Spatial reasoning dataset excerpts
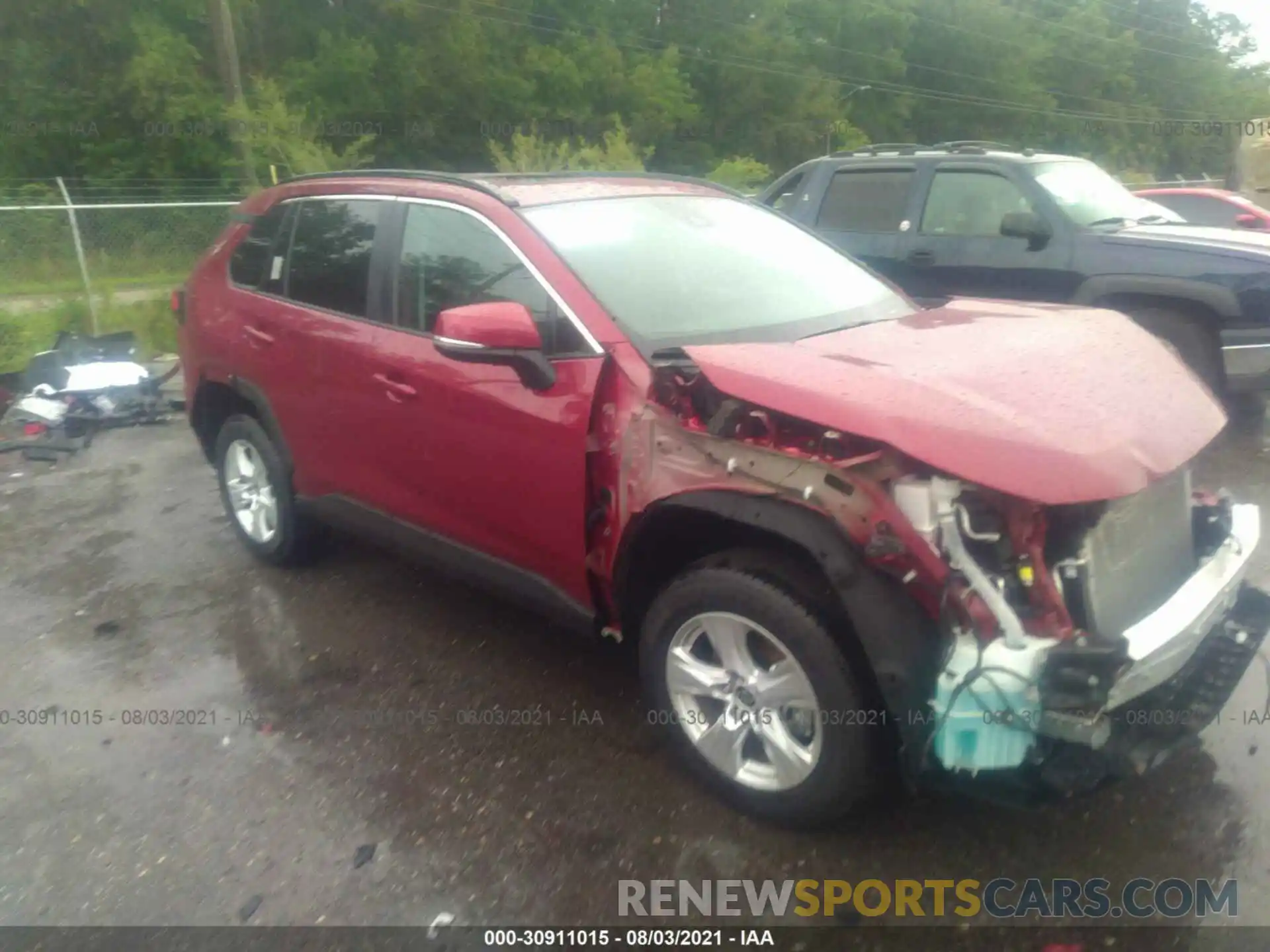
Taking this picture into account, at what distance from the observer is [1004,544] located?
97.6 inches

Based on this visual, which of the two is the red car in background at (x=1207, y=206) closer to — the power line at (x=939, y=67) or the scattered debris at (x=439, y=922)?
the scattered debris at (x=439, y=922)

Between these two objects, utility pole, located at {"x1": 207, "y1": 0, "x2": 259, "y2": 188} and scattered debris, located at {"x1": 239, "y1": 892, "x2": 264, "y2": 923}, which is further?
utility pole, located at {"x1": 207, "y1": 0, "x2": 259, "y2": 188}

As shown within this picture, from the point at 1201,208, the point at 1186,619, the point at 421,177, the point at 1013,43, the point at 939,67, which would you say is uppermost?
the point at 1013,43

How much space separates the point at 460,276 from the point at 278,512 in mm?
1777

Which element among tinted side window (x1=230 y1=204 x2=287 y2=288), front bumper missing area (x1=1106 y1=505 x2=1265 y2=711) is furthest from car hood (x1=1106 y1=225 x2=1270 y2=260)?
tinted side window (x1=230 y1=204 x2=287 y2=288)

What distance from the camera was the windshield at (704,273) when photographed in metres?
3.39

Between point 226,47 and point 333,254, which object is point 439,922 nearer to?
point 333,254

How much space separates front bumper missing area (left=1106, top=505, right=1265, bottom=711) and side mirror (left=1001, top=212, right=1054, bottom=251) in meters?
3.96

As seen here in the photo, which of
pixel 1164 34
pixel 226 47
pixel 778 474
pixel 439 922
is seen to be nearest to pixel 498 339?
pixel 778 474

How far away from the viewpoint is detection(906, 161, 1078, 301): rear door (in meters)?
6.80

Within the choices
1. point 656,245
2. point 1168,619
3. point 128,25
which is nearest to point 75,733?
point 656,245

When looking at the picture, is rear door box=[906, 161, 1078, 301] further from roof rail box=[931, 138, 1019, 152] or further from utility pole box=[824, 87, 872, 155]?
utility pole box=[824, 87, 872, 155]

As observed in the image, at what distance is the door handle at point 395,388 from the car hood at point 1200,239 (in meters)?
4.97

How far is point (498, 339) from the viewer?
3.14 m
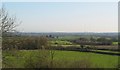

* **Set exercise**: Rewrite the lines from the one holding "Within the choices" through the end of the listing, inclusive, changing "viewer" to "camera" and leaving everything else as it is. Omit the pictures from your answer.

* **Solution to the problem**:
Within the choices
1. point 656,245
2. point 1168,619
3. point 128,25
which is nearest to point 75,733?
point 656,245

When looking at the picture, is rear door box=[906, 161, 1078, 301] further from roof rail box=[931, 138, 1019, 152] or further from utility pole box=[824, 87, 872, 155]?
utility pole box=[824, 87, 872, 155]

As observed in the image, at what distance is the door handle at point 395,388 from the car hood at point 1200,239 (in meters)?
4.97

How far is point (498, 339) from the camera?
3.14 m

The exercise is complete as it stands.